• _Gestellte Aufgabe A_:
Wo und wie lange findet der Kongress laut dem Artikel über den Degrowth-Kongress statt?
• _Gestellte Aufgabe B_:
Schreib aus dem Artikel über den Degrowth-Kongress die Stelle von „Im vollgestopften Audimax“ bis „stramm nach unten.“ wortgetreu ab.
• _Gestellte Aufgabe C_:
Fasse im Artikel über den Degrowth-Kongress den Absatz, der mit „Zum Auftakt sprachen vor allem“ beginnt, als Stichpunktliste zusammen und behalte dabei die wesentlichen Fakten.

• _Textabschnitt_:
* * * *
Bild: Engagierte Kapitalismuskritikerin: Naomi Klein.
LEIPZIG taz | Manchmal jubeln auch Wachstumsgegner über Wachstum: 3.000
Teilnehmer beim 4. Internationalen „degrowth“-Kongress sind neuer Rekord.
Die „politische Suchbewegung nach einem guten Leben für alle“ trifft sich
vier Tage lang an der Universität Leipzig, um ihre Zweifel an den
Heilsversprechen des Wachstums in „mutige Visionen“ zu transformieren, wie
Kongressorganisator Daniel Constein am Eröffnungsabend sagte.
Zum Auftakt sprachen vor allem Naomi Klein und Alberto Acosta – zwei
Vorzeigeaktivisten der Antiwachstumsbewegung. Beide machten als Anheizer
mit Wasserfallrhetorik und temperamentvoller Attacke gegen Kapitalismus,
Patriarchat, Klimakollaps und „Extraktivismus“ (rücksichtsloser
Ressourcenabbau) bella figura, vermittelten aber keine konkreten
politischen Ansatzpunkte für eine Bewegung, die immer noch relativ
ungerichtet nach einem Notausgang aus dem Kapitalismus sucht.
Im vollgestopften Audimax der Hochschule saß die Generation 18 plus, die
sich von den endlosen utopischen Forderungskatalogen der Referenten nicht
entmutigen ließ, sondern heftig applaudierte. Das antikapitalistische
Potpourri reichte von der Ausbeutung des weiblichen Proletariats in
Bangladesch bis zur geistigen Monokultur an unseren Universitäten.
Acosta, Ökonom und Exminister Ecuadors, konzentrierte sich zunächst auf die
eigentliche Wachstumsfrage. In vielen Ländern des Südens habe selbst
kräftiges Wirtschaftswachstum die Lage nicht gebessert; Hunger, Armut und
Ungerechtigkeit seien mitgewachsen. In den USA zeige das Glücksbarometer
mit steigenden Einkommen stramm nach unten.
* * * *
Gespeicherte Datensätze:
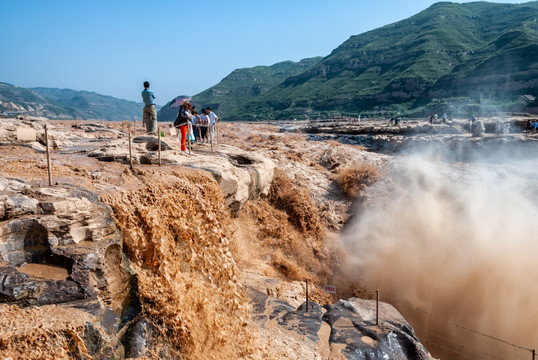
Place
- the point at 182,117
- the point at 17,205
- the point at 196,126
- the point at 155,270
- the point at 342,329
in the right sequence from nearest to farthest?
1. the point at 17,205
2. the point at 155,270
3. the point at 342,329
4. the point at 182,117
5. the point at 196,126

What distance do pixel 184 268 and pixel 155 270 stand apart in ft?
2.18

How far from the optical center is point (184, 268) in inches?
231

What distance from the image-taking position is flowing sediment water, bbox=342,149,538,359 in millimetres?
9266

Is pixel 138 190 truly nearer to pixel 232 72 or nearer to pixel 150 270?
pixel 150 270

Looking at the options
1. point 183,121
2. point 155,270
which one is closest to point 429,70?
point 183,121

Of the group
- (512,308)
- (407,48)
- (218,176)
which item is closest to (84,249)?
(218,176)

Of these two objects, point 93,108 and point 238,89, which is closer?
point 93,108

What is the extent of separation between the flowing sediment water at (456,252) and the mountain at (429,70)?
94.6 ft

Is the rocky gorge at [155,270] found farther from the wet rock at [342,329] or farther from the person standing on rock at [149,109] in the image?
the person standing on rock at [149,109]

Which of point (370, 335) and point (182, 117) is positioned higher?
point (182, 117)

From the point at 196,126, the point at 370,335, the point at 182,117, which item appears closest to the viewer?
the point at 370,335

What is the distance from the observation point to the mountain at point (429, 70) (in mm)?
48969

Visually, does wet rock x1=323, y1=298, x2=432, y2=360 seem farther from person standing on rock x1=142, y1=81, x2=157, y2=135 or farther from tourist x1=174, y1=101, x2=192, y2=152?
person standing on rock x1=142, y1=81, x2=157, y2=135

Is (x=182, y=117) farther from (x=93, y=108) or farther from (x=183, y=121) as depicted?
(x=93, y=108)
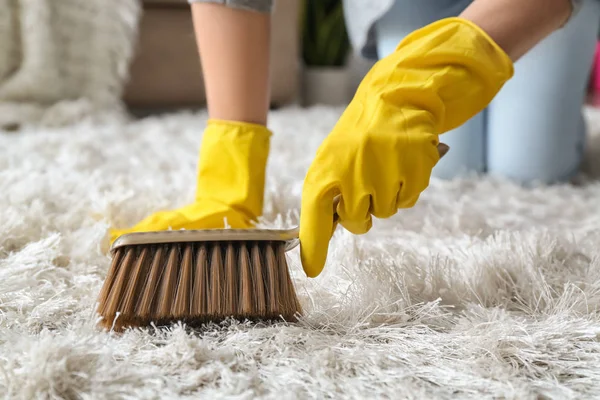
* * * *
• _Schriftliche Lösung A_:
Vier Tage lang an der Universität Leipzig.

• _Schriftliche Lösung B_:
Im vollgestopften Audimax der Hochschule saß die Generation 18 plus, die
sich von den endlosen utopischen Forderungskatalogen der Referenten nicht
entmutigen ließ, sondern heftig applaudierte. Das antikapitalistische
Potpourri reichte von der Ausbeutung des weiblichen Proletariats in
Bangladesch bis zur geistigen Monokultur an unseren Universitäten.
Acosta, Ökonom und Exminister Ecuadors, konzentrierte sich zunächst auf die
eigentliche Wachstumsfrage. In vielen Ländern des Südens habe selbst
kräftiges Wirtschaftswachstum die Lage nicht gebessert; Hunger, Armut und
Ungerechtigkeit seien mitgewachsen. In den USA zeige das Glücksbarometer
mit steigenden Einkommen stramm nach unten.

• _Schriftliche Lösung C_:
- Zum Auftakt sprachen vor allem Naomi Klein und Alberto Acosta, zwei Vorzeigeaktivisten der Antiwachstumsbewegung.
- Beide griffen mit Wasserfallrhetorik und Temperament Kapitalismus, Patriarchat, Klimakollaps und „Extraktivismus“ (rücksichtslosen Ressourcenabbau) an.
- Konkrete politische Ansatzpunkte vermittelten sie nicht.
- Die Bewegung sucht noch immer relativ ungerichtet nach einem Notausgang aus dem Kapitalismus.